> _WHAT YOU HAVE TO DO_:
Each line below must be set down exactly; omit any image you find.

> _MATERIAL SHOWN_:

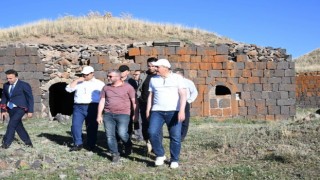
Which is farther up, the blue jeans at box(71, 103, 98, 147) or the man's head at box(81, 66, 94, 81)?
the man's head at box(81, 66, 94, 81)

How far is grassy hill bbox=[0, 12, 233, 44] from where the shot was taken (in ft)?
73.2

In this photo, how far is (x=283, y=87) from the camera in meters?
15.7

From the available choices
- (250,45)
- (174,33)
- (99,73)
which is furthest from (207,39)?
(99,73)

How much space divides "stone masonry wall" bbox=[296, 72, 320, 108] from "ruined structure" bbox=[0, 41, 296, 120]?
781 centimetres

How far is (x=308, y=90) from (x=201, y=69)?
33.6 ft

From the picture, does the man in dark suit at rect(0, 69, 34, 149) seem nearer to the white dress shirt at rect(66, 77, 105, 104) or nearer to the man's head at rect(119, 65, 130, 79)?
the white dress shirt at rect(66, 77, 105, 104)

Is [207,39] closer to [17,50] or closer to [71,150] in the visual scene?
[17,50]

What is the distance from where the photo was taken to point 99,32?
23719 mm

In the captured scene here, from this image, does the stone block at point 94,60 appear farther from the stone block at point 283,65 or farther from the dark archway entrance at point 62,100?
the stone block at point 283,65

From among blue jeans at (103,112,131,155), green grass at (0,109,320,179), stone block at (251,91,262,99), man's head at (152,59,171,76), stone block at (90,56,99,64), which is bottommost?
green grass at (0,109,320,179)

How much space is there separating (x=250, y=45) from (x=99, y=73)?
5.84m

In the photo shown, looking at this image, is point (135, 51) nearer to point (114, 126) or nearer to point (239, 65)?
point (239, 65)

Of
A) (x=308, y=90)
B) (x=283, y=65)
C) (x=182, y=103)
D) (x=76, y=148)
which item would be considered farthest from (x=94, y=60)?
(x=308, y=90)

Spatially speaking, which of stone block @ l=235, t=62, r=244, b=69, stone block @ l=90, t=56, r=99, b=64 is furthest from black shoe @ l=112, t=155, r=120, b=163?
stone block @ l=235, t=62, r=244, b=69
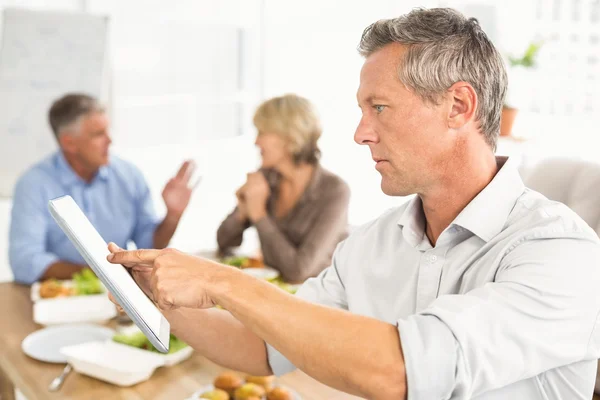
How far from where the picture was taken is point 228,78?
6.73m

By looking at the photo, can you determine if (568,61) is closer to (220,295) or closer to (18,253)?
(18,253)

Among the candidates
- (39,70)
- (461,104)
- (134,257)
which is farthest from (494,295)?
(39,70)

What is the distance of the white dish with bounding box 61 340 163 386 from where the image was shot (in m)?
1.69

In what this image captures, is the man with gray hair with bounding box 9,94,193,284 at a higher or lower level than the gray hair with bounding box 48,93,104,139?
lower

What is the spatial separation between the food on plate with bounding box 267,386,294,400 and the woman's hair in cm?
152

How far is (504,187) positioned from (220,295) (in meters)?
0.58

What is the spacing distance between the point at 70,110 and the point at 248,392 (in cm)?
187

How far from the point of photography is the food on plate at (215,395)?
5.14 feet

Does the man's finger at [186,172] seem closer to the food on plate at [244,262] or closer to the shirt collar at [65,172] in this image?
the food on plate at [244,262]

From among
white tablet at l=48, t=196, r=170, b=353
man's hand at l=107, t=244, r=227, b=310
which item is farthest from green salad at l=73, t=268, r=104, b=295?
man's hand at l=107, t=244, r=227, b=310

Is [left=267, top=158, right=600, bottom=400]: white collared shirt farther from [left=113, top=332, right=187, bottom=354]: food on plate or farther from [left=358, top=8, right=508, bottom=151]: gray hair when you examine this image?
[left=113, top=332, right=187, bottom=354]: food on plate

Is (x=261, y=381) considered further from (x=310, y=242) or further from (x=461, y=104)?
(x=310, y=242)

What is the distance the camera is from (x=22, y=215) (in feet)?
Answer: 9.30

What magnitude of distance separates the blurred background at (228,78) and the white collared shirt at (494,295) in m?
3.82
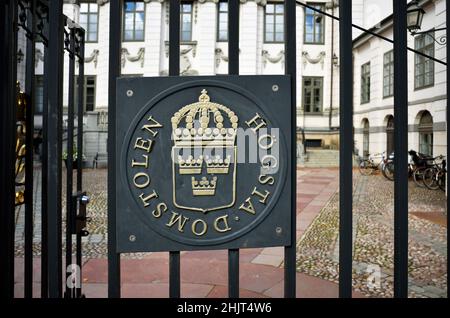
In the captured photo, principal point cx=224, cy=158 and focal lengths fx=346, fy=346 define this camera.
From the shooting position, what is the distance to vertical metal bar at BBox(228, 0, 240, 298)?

> _SOLUTION TO THIS EXERCISE_:
Which is farther up, the blue jeans at box(71, 103, 98, 147) or the man's head at box(81, 66, 94, 81)?
the man's head at box(81, 66, 94, 81)

How far is grassy hill bbox=[0, 12, 233, 44] from where the shot was taken (in ft)?
73.2

In this photo, how far is (x=283, y=87) from the camera in meters?
15.7

From the available choices
- (250,45)
- (174,33)
- (99,73)
which is furthest from (207,39)?
(99,73)

How much space divides "stone masonry wall" bbox=[296, 72, 320, 108] from "ruined structure" bbox=[0, 41, 296, 120]?
781 centimetres

How far is (x=308, y=90) from (x=201, y=69)?
33.6 ft

From the picture, does the man in dark suit at rect(0, 69, 34, 149) seem nearer to the white dress shirt at rect(66, 77, 105, 104) or nearer to the man's head at rect(119, 65, 130, 79)?
the white dress shirt at rect(66, 77, 105, 104)

Is [207,39] closer to [17,50] or closer to [71,150] in the visual scene?
[17,50]

What is the distance from where the photo was taken to point 99,32?
23719 mm

In the captured scene here, from this image, does the stone block at point 94,60 appear farther from the stone block at point 283,65 or farther from the dark archway entrance at point 62,100?
the stone block at point 283,65

From among blue jeans at (103,112,131,155), green grass at (0,109,320,179), stone block at (251,91,262,99), man's head at (152,59,171,76), stone block at (90,56,99,64), which is bottommost?
green grass at (0,109,320,179)

How much space is there separating (x=250, y=45) from (x=99, y=73)?
5.84m

In the photo shown, looking at this image, is point (135, 51) nearer to point (114, 126) or nearer to point (239, 65)?
point (239, 65)

Of
A) (x=308, y=90)
B) (x=283, y=65)
C) (x=182, y=103)
D) (x=76, y=148)
which item would be considered farthest from (x=94, y=60)?
(x=308, y=90)

Spatially speaking, which of stone block @ l=235, t=62, r=244, b=69, stone block @ l=90, t=56, r=99, b=64 is furthest from black shoe @ l=112, t=155, r=120, b=163?
stone block @ l=235, t=62, r=244, b=69
How far from where the picture was taken is point 228,78?
6.73m

By looking at the photo, can you determine if (568,61) is closer to (220,295) or closer to (18,253)?
(18,253)

Among the candidates
- (39,70)
- (461,104)
- (134,257)
which is farthest from (494,295)?
(39,70)

What is the distance of the white dish with bounding box 61 340 163 386 from where the image was shot (in m)?
1.69

In what this image captures, is the man with gray hair with bounding box 9,94,193,284 at a higher or lower level than the gray hair with bounding box 48,93,104,139?
lower

What is the spatial separation between the food on plate with bounding box 267,386,294,400 and the woman's hair in cm?
152

How far is (504,187) positioned from (220,295) (in meters)?
0.58

What is the spacing distance between the point at 70,110 and the point at 248,392 (in cm)?
187

How far from the point of photography is the food on plate at (215,395)?
5.14 feet

Does the man's finger at [186,172] seem closer to the food on plate at [244,262] or closer to the shirt collar at [65,172] in this image?
the food on plate at [244,262]

From among
white tablet at l=48, t=196, r=170, b=353
man's hand at l=107, t=244, r=227, b=310
which item is farthest from green salad at l=73, t=268, r=104, b=295?
man's hand at l=107, t=244, r=227, b=310

Is [left=267, top=158, right=600, bottom=400]: white collared shirt farther from [left=113, top=332, right=187, bottom=354]: food on plate or farther from [left=358, top=8, right=508, bottom=151]: gray hair when you examine this image?
[left=113, top=332, right=187, bottom=354]: food on plate

Is (x=261, y=381) considered further from (x=310, y=242) or further from (x=461, y=104)?
(x=310, y=242)

What is the distance the camera is from (x=22, y=215) (in feet)?
Answer: 9.30

What magnitude of distance separates the blurred background at (228,78) and the white collared shirt at (494,295) in m?
3.82
In the captured photo, principal point cx=224, cy=158 and focal lengths fx=346, fy=346 define this camera.
From the shooting position, what is the distance to vertical metal bar at BBox(228, 0, 240, 298)?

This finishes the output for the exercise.